The rush by companies to take advantage of the U.N.'s Clean Development Mechanism (CDM) subsidies follows the successful application for credits by the Indian Adani coal group for two large power stations at Mundra in Gujarat, India. Adani will earn around £25m a year for the lifetime of its power stations in return for using "super-critical" technology, which burns the coal at lower temperatures and emits up to 30 per cent less carbon dioxide than conventional power plants.

An Adani company spokesman said that its application had been approved by the U.N. only after a "complex and gruelling" evaluation process by national government, independent inspectors and a U.N. committee.

Others companies are now examining if they qualify. Eskom, the giant South African coal mining company controversially loaned £3.75bn by the World Bank in April to build what one of the largest coal-fired power stations in the world, has said it will apply for emission reduction credits.

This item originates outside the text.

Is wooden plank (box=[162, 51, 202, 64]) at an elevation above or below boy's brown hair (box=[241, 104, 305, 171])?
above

If built, the Medupi plant will emit nearly 25m tonnes of CO2 a year, more than the national output of 115 individual countries. If Medupi is allowed to sell carbon offsets to rich countries, it will be able to discount 6.5m tonnes of CO2 every year for 10 years, earning it tens of millions of pounds. It would be able offset all the emissions from a major new coal power station in a rich country, effectively allowing governments to meet carbon-reduction targets by subsidising a plant in South Africa that would have been built anyway.

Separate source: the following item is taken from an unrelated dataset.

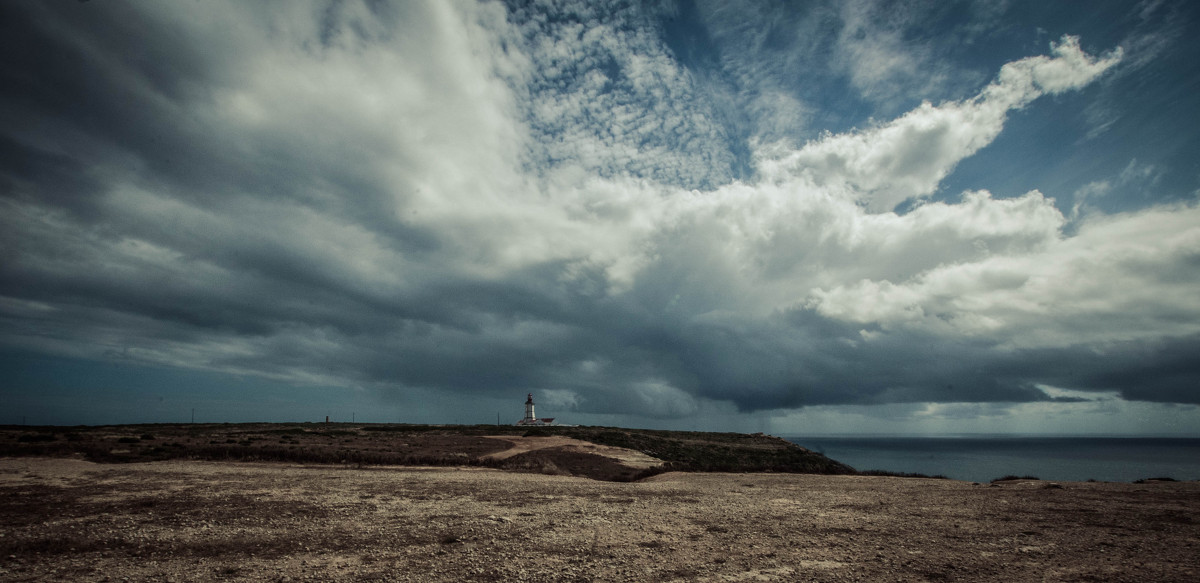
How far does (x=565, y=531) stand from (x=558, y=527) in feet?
1.68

Eva Filzmoser, director of CDM-watch said: "It's completely unacceptable for the U.N. to keep issuing an inflated number of bogus credits that create vast profits for carbon trading groups and chemical companies. If the U.N. wishes to avoid irreparable damage to its reputation and show that is truly serious about climate mitigation, it must put the current methodology on hold with immediate effect and halt issuing credits until the methodology is revised." The news comes at the same time as a report into the EU Emissions Trading Scheme (ETS) by the campaign group Sandbag. In 2009, European companies bought EURO860m of international offsets to comply with caps imposed by the ETS, but the report found that companies were directly subsidising competing industries in developing countries. Sandbag says this undermines claims by these companies that caps on their emissions force business to countries outside the EU and so lead to "carbon leakage". The largest purchaser of offsets, for example - Salzgitter's Glock Satzgitter steel production plant - bought 40,000 offsets from an Indian steel project.

"Frustratingly, it seems that EU installations seem to have a greater incentive to fund abatement projects amongst their competitors rather than invest in these improvements themselves," said Sandbag founder and director, Bryony Worthington, "While it is perfectly legal and on one level economically rational to do this, it begs the question of why companies would choose to send a direct subsidy to their international competitors if fears of carbon leakage were so pronounced."